- Portrait by Jane Brown, 1997
- Born: Hugh Montgomery McIlvanney 2 February 1934 Kilmarnock, Ayrshire, Scotland
- Died: 24 January 2019 (aged 84) London, England
- Occupation: Sports journalist
- Spouses: Sarah Agnew Kenmuir ​ ​(m. 1958, divorced)​ Sophie ​(divorced)​; Caroline North ​(m. 2014)​;
- Children: 2
- Relatives: William McIlvanney (brother)

= Hugh McIlvanney =

Scottish sports journalist (1934–2019)

Hugh McIlvanney (2 February 1934 – 24 January 2019) was a Scottish sports journalist who had long stints with the British Sunday newspapers The Observer (30 years until 1993) and then 23 years with The Sunday Times (1993–2016). After nearly six decades in the profession, he retired in March 2016 at the age of 82.

==Early life==
McIlvanney was born on 2 February 1934 in Kilmarnock, Ayrshire, Scotland, to William and Helen McIlvanney (née Montgomery). He had one sister and two brothers, including the novelist and crime fiction writer William McIlvanney.
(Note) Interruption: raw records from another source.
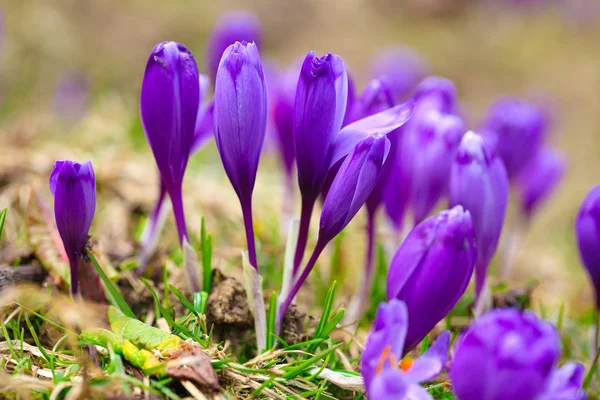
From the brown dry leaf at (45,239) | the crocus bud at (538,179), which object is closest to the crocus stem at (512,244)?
the crocus bud at (538,179)

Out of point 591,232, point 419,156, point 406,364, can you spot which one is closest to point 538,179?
point 419,156

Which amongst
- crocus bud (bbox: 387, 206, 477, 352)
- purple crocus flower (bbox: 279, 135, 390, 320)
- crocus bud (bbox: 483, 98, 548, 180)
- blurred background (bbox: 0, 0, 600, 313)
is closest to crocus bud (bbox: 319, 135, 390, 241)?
purple crocus flower (bbox: 279, 135, 390, 320)

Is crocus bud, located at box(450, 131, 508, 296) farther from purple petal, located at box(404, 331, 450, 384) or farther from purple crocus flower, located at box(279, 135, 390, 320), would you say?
purple petal, located at box(404, 331, 450, 384)

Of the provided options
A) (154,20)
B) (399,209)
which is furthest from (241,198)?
(154,20)

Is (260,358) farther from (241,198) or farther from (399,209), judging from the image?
(399,209)

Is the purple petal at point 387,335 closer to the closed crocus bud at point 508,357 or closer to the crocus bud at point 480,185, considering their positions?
the closed crocus bud at point 508,357
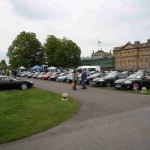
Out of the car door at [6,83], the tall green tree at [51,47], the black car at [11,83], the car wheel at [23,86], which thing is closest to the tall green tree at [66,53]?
the tall green tree at [51,47]

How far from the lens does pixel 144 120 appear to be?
10570 millimetres

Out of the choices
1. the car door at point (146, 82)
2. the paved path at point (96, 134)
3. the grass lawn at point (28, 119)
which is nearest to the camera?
the paved path at point (96, 134)

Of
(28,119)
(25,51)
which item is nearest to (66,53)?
(25,51)

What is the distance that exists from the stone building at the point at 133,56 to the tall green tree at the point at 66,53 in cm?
2916

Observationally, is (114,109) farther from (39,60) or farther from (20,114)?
(39,60)

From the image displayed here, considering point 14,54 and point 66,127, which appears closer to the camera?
point 66,127

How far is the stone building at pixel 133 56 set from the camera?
105m

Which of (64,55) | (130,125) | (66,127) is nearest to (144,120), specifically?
(130,125)

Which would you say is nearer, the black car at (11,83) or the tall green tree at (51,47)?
the black car at (11,83)

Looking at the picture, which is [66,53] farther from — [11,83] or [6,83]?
[6,83]

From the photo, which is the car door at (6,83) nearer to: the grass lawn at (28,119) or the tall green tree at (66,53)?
the grass lawn at (28,119)

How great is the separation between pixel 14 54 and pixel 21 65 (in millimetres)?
4559

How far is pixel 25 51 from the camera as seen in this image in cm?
10125

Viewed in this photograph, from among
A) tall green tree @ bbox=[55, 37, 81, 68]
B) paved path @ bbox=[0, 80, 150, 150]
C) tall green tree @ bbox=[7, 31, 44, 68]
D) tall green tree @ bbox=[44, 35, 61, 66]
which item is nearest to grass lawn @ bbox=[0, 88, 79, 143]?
paved path @ bbox=[0, 80, 150, 150]
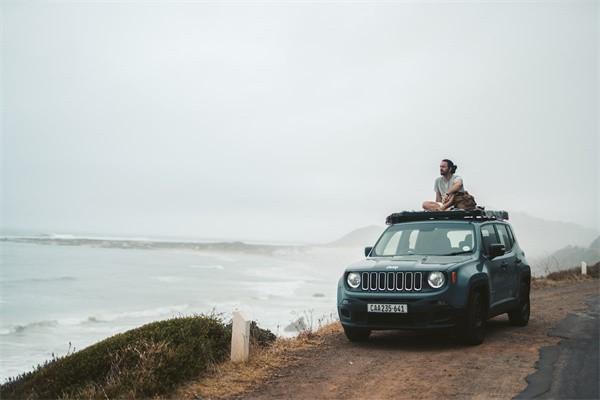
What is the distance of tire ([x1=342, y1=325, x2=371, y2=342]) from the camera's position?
387 inches

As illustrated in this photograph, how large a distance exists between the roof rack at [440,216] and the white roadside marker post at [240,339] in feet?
12.3

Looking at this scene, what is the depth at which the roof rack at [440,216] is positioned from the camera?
34.3ft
He was educated at Hillhead Primary school then James Hamilton Academy. He transferred across to Kilmarnock Academy for a session when his brother William started there.

== Journalism career ==
McIlvanney left school to work as a reporter at The Kilmarnock Standard. He moved on to the Scottish Daily Express. In his mid-twenties, while he was working at The Scotsman, he was persuaded to write about sport. He joined The Observer in 1962 as an assistant sports editor and worked at the paper until 1993, interrupted when he took a news and features role in 1972–73 with the Daily Express, before joining The Sunday Times in 1993. His column on the back page of The Sunday Times sports section ran until 2016.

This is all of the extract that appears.